As explained above, the effects obtained by one of the representative inventions disclosed in this application will be briefly explained as follows.

In the mask ROM, the MlSFE of Offcella 1 ~ structure
Forming a memory cell made of T, doping impurities into the offset portion of a predetermined memory cell among the memory cells,
By writing information by forming a memory cell that does not have an offset structure, it is possible to write information at the final stage of the manufacturing process after forming the memory cell. Since the impurity for writing information is introduced into the offset portion without passing through the electrode, the impurity can be introduced with low energy. This low-energy introduction can reduce the size of the ion implantation device, shorten the impurity introduction time, and reduce crystal defects.

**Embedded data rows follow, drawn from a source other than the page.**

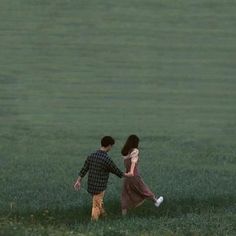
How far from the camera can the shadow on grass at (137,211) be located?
18062 mm

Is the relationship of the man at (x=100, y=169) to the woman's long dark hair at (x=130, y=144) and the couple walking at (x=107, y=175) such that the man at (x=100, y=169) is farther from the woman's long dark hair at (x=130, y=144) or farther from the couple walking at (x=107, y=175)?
the woman's long dark hair at (x=130, y=144)

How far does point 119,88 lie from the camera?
3572 cm

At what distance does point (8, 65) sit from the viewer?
121 feet

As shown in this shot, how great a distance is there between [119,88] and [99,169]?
18349 millimetres

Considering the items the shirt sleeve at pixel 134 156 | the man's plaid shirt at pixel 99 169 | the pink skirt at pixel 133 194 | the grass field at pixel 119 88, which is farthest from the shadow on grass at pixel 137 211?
the grass field at pixel 119 88

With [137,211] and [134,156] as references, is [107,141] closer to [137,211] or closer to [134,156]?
[134,156]

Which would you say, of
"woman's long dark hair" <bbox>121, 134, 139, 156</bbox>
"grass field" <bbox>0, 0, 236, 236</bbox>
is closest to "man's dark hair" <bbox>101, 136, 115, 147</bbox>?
"woman's long dark hair" <bbox>121, 134, 139, 156</bbox>

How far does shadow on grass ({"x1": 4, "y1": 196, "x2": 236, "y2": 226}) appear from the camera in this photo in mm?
18062

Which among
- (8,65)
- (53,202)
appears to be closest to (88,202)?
(53,202)

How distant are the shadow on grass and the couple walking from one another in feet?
0.96

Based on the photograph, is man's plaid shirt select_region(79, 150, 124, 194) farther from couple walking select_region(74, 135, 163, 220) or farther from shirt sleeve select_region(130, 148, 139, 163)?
shirt sleeve select_region(130, 148, 139, 163)

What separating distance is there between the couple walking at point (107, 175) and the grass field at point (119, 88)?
3.96 m

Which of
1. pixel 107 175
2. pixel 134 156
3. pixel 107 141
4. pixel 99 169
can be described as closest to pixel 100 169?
pixel 99 169

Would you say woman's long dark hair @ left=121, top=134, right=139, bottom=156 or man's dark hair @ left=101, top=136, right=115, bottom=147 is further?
woman's long dark hair @ left=121, top=134, right=139, bottom=156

[BRIEF DESCRIPTION OF THE DRAWINGS] FIG. 1 is a plan view of a main part of a memory cell array of a mask ROM which is Embodiment I of the present invention. FIG. 2 is a sectional view taken along the line ■-11 in FIG. 3 to 6 are cross-sectional views for each manufacturing process of a mask ROM that is an embodiment (2) of the present invention, and FIGS. 7 to 10 are sectional views for each manufacturing process of a mask ROM that is an embodiment (2) of the present invention. It is a sectional view for each process. In the figure, 1... semiconductor substrate, 2... field insulating film, 3... channel stopper region, 4... gate insulating film, 5... gate flttii, 6... source region or drain region , 6A, 6B... semiconductor region, 7.
...Interlayer insulating film. 9... Source line, data line, 10.12... Impurity introduction mask, QI, Q2. Q3...MISFET.

Claims (1)

[Claims] 1. A method for manufacturing a semiconductor integrated circuit device with a non-volatile memory function in which a memory cell is configured by MISFET, comprising:
forming the memory cell in an offset structure having an offset portion in which a source region or a drain region and a gate electrode are separated from each other; 1. A method of manufacturing a semiconductor integrated circuit device, comprising the step of introducing an impurity of the same conductivity type as a drain region to form a memory cell that does not have an offset structure. 2. The source region or drain region of the memory cell having the offset structure is formed by forming a gate electrode, then forming an impurity introduction mask that covers the gate electrode, and introducing an impurity using this mask. A method for manufacturing a semiconductor integrated circuit device according to claim 1, characterized in that: 3. The source region or drain region of the memory cell having the offset structure is formed by forming a gate electrode, forming an impurity introduction mask on the side of the gate electrode, and introducing impurities using this mask. A method for manufacturing a semiconductor integrated circuit device according to claim 1. 4. The method of manufacturing a semiconductor integrated circuit device according to claim 1, wherein the impurity is introduced into the offset portion after forming a data line connected to a memory cell.